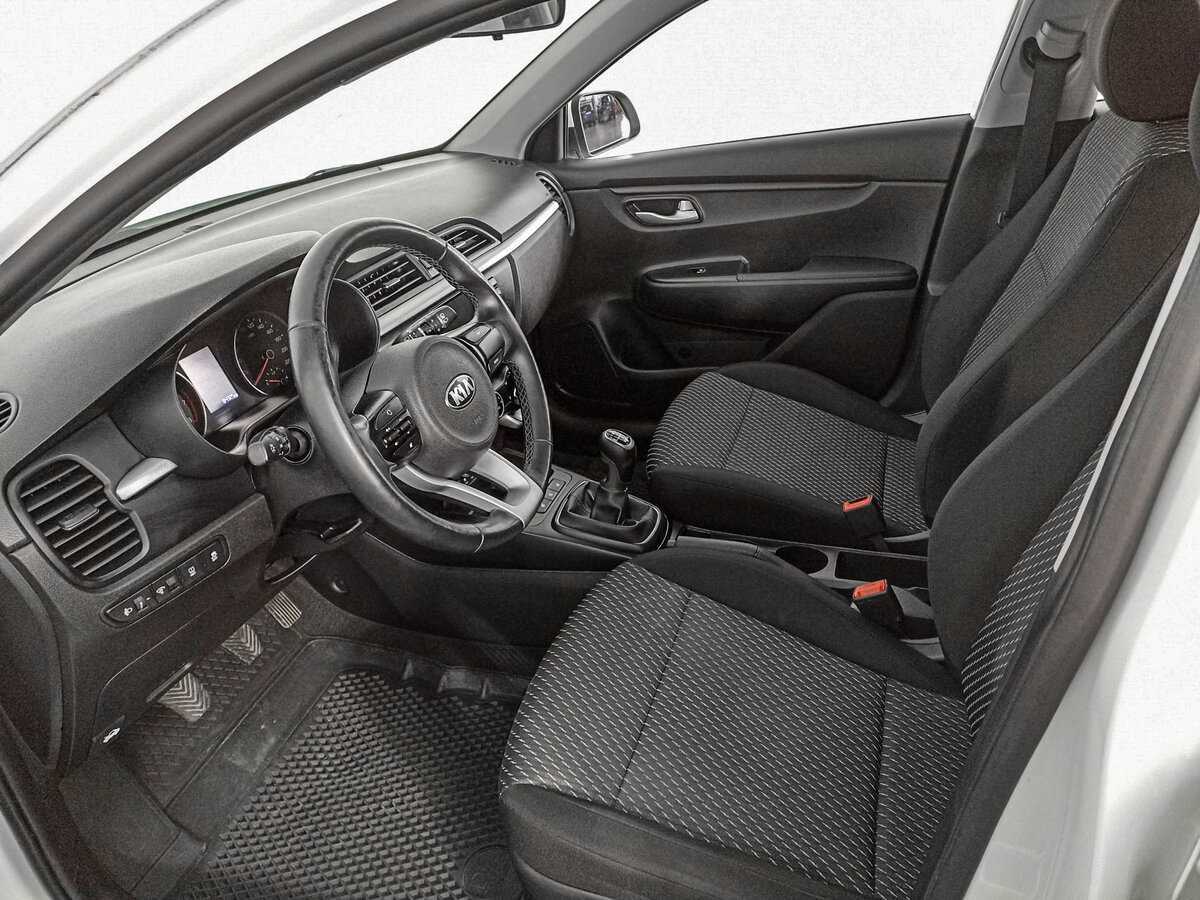 Купить Kia Rio, 2018, 84 200 км.. Фото: #13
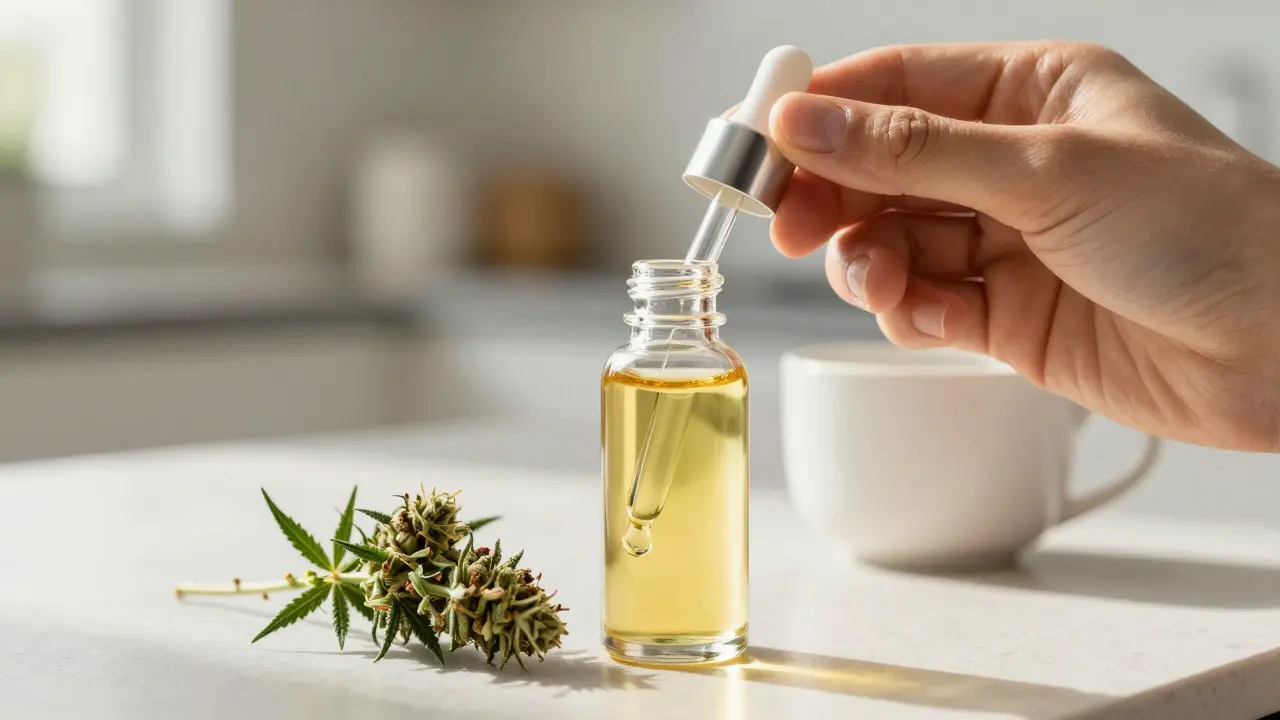 Kolik CBD denně? Správné dávkování pro začátečníky i pokročilé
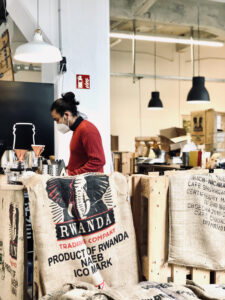Chemnitzer Kaffeehandwerk erleben!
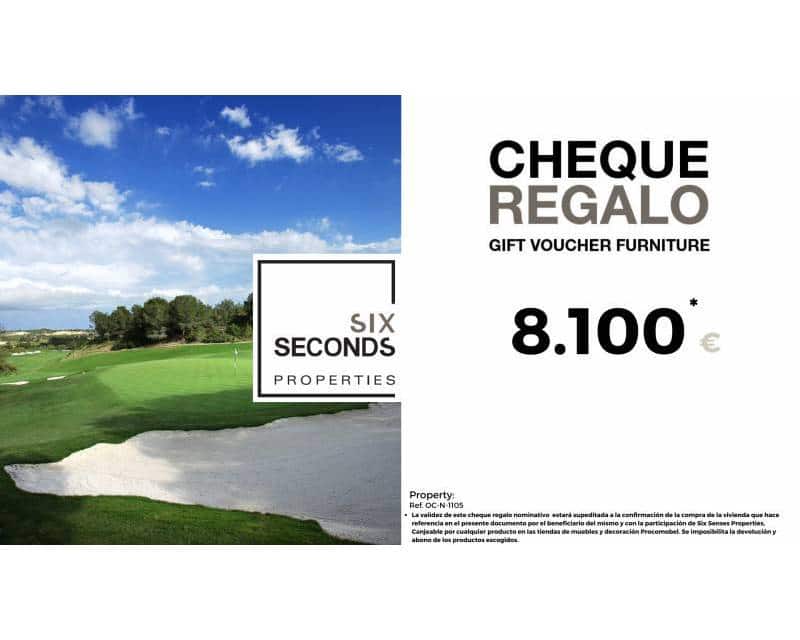 3 soveværelse Villa til salg i Dehesa de Campoamor med swimmingpool - € 850.000 (Ref: 7562884)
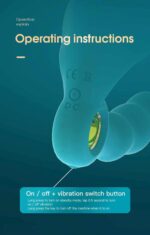 stymulator angelo male prostate triple stimulation blue - galeria 12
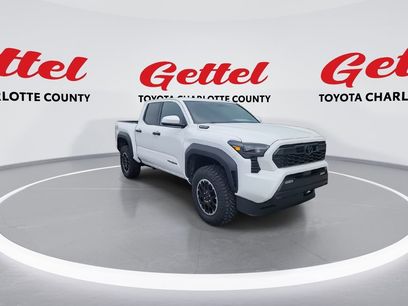 New 2025 Toyota Tacoma TRD Off-Road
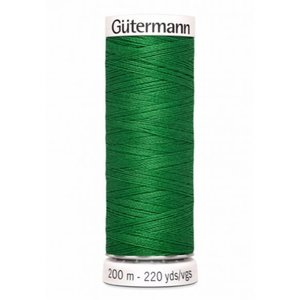 Gutermann Gutermann Naaigaren 200 meter 396 Groen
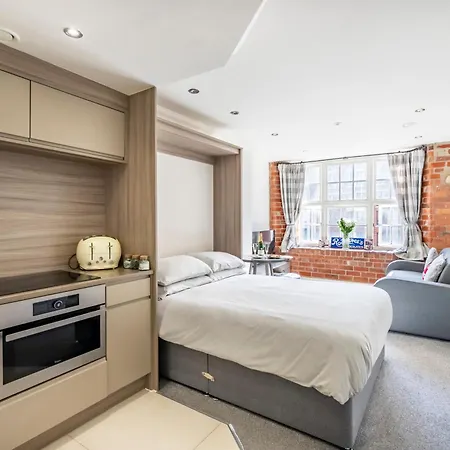 דירה 35 Cocoa יורק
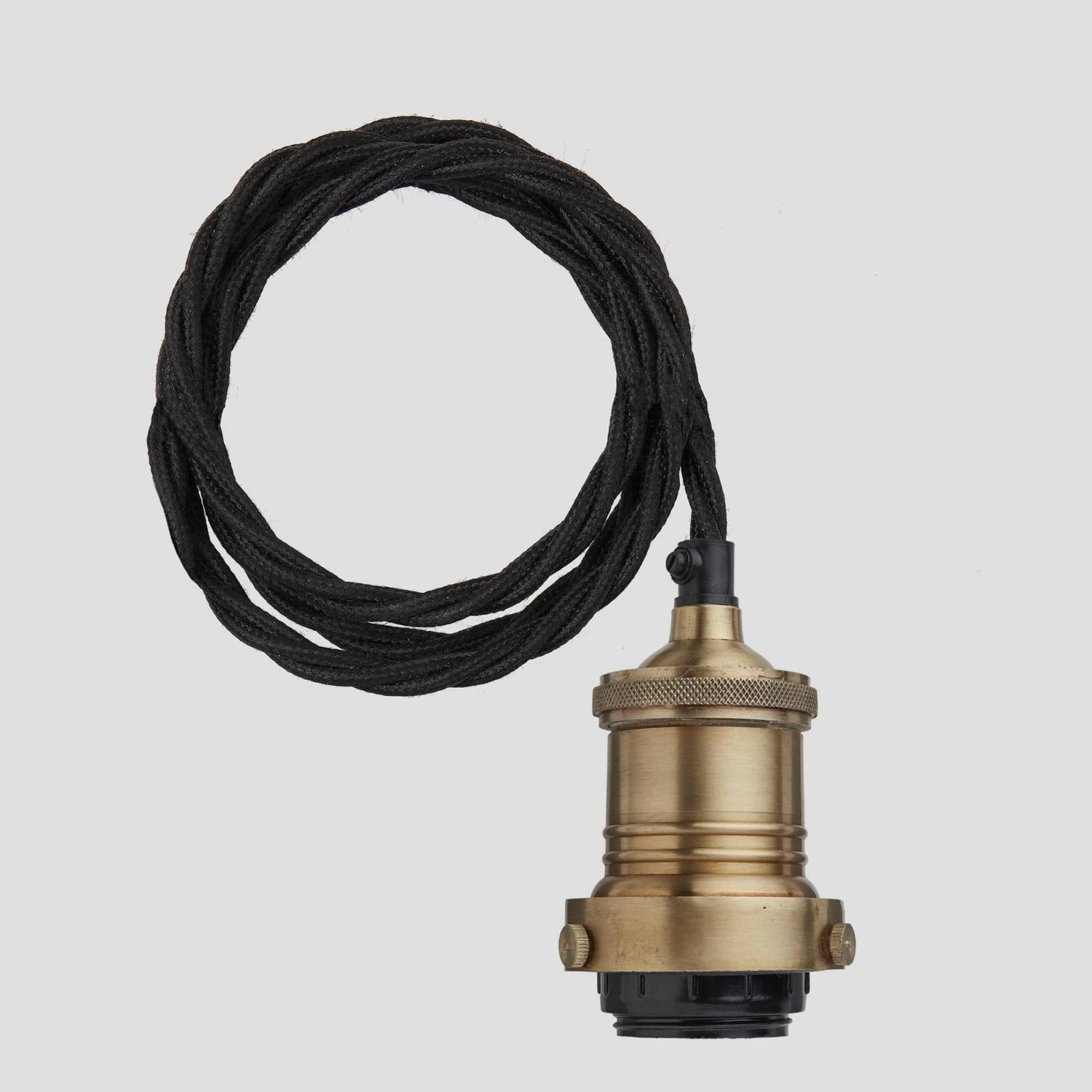 Brooklyn Dome 3 Wire Cluster Lights - 8 Inch - Pewter 9 Brooklyn Dome 3 Wire Cluster Lights - 8 Inch - Pewter - Image 7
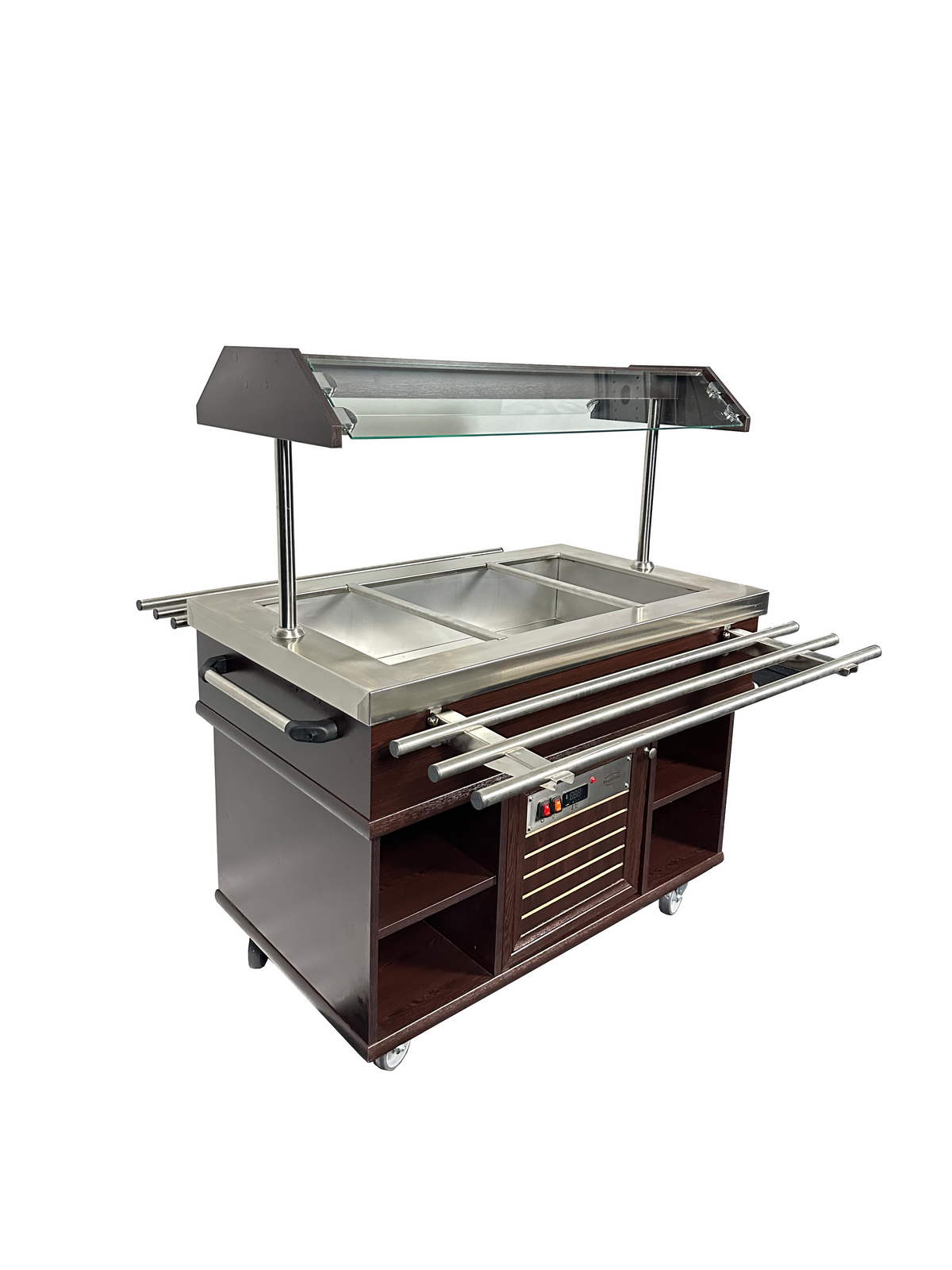 Kjølebuffet GN 3/1, 1200x700x1400 mm – bilde 12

- **What you have to do**
Starting with the first entry and ending with the last, reproduce the listing exactly, without its pictures.

- **Result**
 Купить Kia Rio, 2018, 84 200 км.. Фото: #13
 Kolik CBD denně? Správné dávkování pro začátečníky i pokročilé
Chemnitzer Kaffeehandwerk erleben!
 3 soveværelse Villa til salg i Dehesa de Campoamor med swimmingpool - € 850.000 (Ref: 7562884)
 stymulator angelo male prostate triple stimulation blue - galeria 12
 New 2025 Toyota Tacoma TRD Off-Road
 Gutermann Gutermann Naaigaren 200 meter 396 Groen
 דירה 35 Cocoa יורק
 Brooklyn Dome 3 Wire Cluster Lights - 8 Inch - Pewter 9 Brooklyn Dome 3 Wire Cluster Lights - 8 Inch - Pewter - Image 7
 Kjølebuffet GN 3/1, 1200x700x1400 mm – bilde 12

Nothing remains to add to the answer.